Synopses & Reviews
What makes a child decide to become a scientist? For Robert Sapolsky, Stanford professor of biology, it was an argument with a rabbi over a passage in the Bible. Physicist Lee Smolin traces his inspiration to the volume of Einstein's work he picked up as a diversion from heartbreak. The author of Flow, psychologist Mihaly Csikszentmihalyi, found his calling through Descartes. Studying Hebrew, Mary Catherine Bateson, author of Composing a Life discovered that she wanted to be an anthropologist. Janna Levin, author of How the Universe Got Its Spots felt impelled by the work of Carl Sagan to know more. Alison Gopnik, Nicholas Humphrey, Freeman Dyson, Lynn Margulis, V.S. Ramachandran, Howard Gardner, Sherry Turkle, Richard Dawkins, and more than a dozen others tell their own entertaining, often inspiring stories of the deciding moment. Illuminating memoir meets superb science writing in essays that invite us to consider what it is, and isn't, that sets the scientific mind apart and into action.
About the Author
John Brockman, editor of many books, including The Next Fifty Years, is also the author of By the Late John Brockman, The Third Culture, and Digerati: Encounters with the Cyber Elite. He is the founder and CEO of Brockman Inc., a literary and software agency, and the publisher and editor of the Web site Edge. He lives in New York City.

QUESTIONS —
a: Translate this sentence from the book description into Spanish: "Physicist Lee Smolin traces his inspiration to the volume of Einstein's work he picked up as a diversion from heartbreak."
b: Write out the book description from "About the Author" to "New York City.", substituting "San Francisco" for "New York City".
c: Answer these questions using the book description.
(i) With whom did Robert Sapolsky have an argument over a passage in the Bible?
(ii) What is the name of the Web site that John Brockman publishes and edits?
(iii) Which book by Mary Catherine Bateson is named?

Records from a dataset:
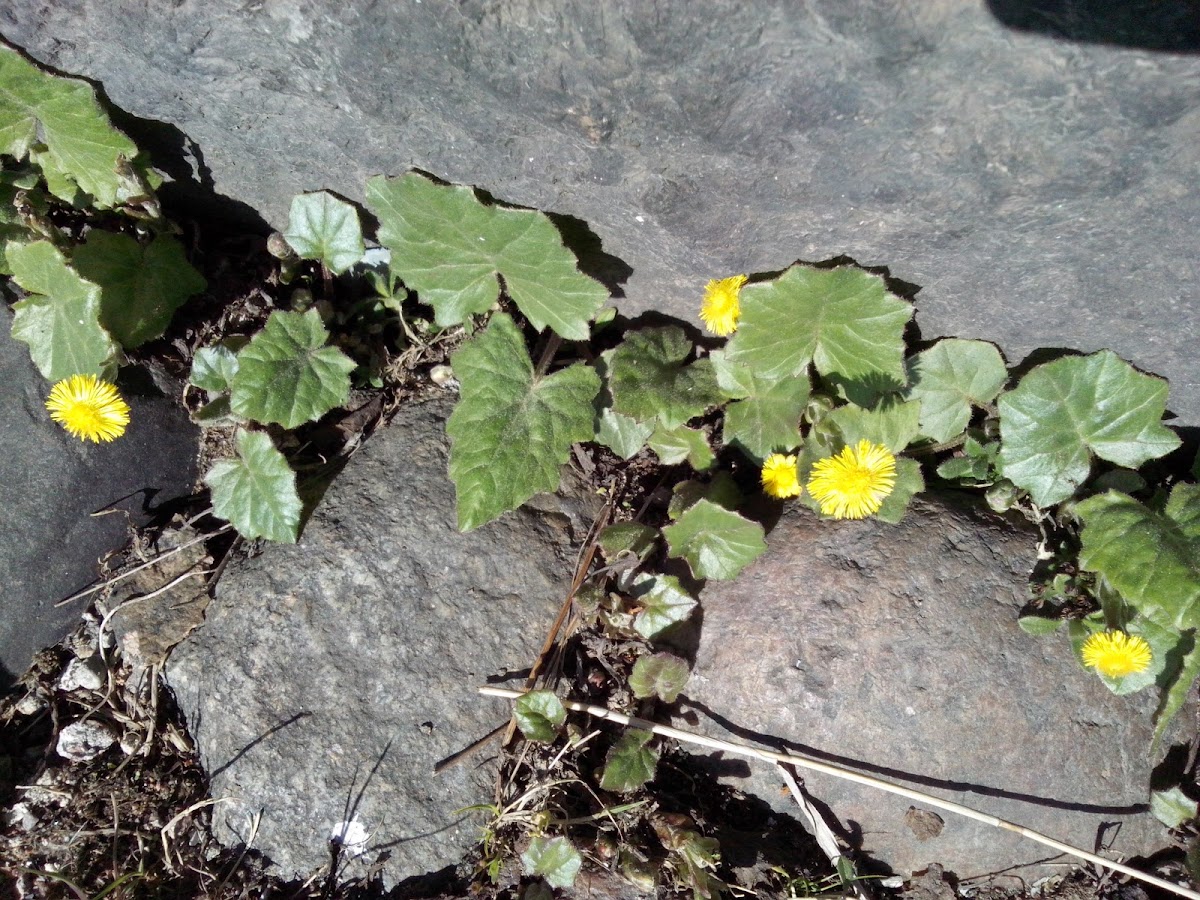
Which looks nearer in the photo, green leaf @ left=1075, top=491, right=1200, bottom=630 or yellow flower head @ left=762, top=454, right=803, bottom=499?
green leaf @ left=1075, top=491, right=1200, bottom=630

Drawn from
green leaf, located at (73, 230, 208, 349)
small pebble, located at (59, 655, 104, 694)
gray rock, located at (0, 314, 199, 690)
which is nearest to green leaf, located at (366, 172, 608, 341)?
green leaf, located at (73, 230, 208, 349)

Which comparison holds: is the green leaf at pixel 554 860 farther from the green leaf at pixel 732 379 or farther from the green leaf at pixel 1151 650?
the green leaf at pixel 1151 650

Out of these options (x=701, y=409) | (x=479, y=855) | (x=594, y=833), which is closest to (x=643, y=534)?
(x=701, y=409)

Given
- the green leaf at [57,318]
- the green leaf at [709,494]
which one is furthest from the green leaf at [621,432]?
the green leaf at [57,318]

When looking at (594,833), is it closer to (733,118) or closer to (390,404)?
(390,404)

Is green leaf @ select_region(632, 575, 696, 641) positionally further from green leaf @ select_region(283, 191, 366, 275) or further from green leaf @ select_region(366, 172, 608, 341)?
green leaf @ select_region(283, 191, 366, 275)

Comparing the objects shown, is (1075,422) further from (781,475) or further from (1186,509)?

ANSWERS FOR THIS EXERCISE —
a: El físico Lee Smolin atribuye su inspiración al volumen de la obra de Einstein que tomó como distracción de un desengaño amoroso.

b:
About the Author
John Brockman, editor of many books, including The Next Fifty Years, is also the author of By the Late John Brockman, The Third Culture, and Digerati: Encounters with the Cyber Elite. He is the founder and CEO of Brockman Inc., a literary and software agency, and the publisher and editor of the Web site Edge. He lives in San Francisco.

c:
(i) A rabbi.
(ii) Edge.
(iii) Composing a Life.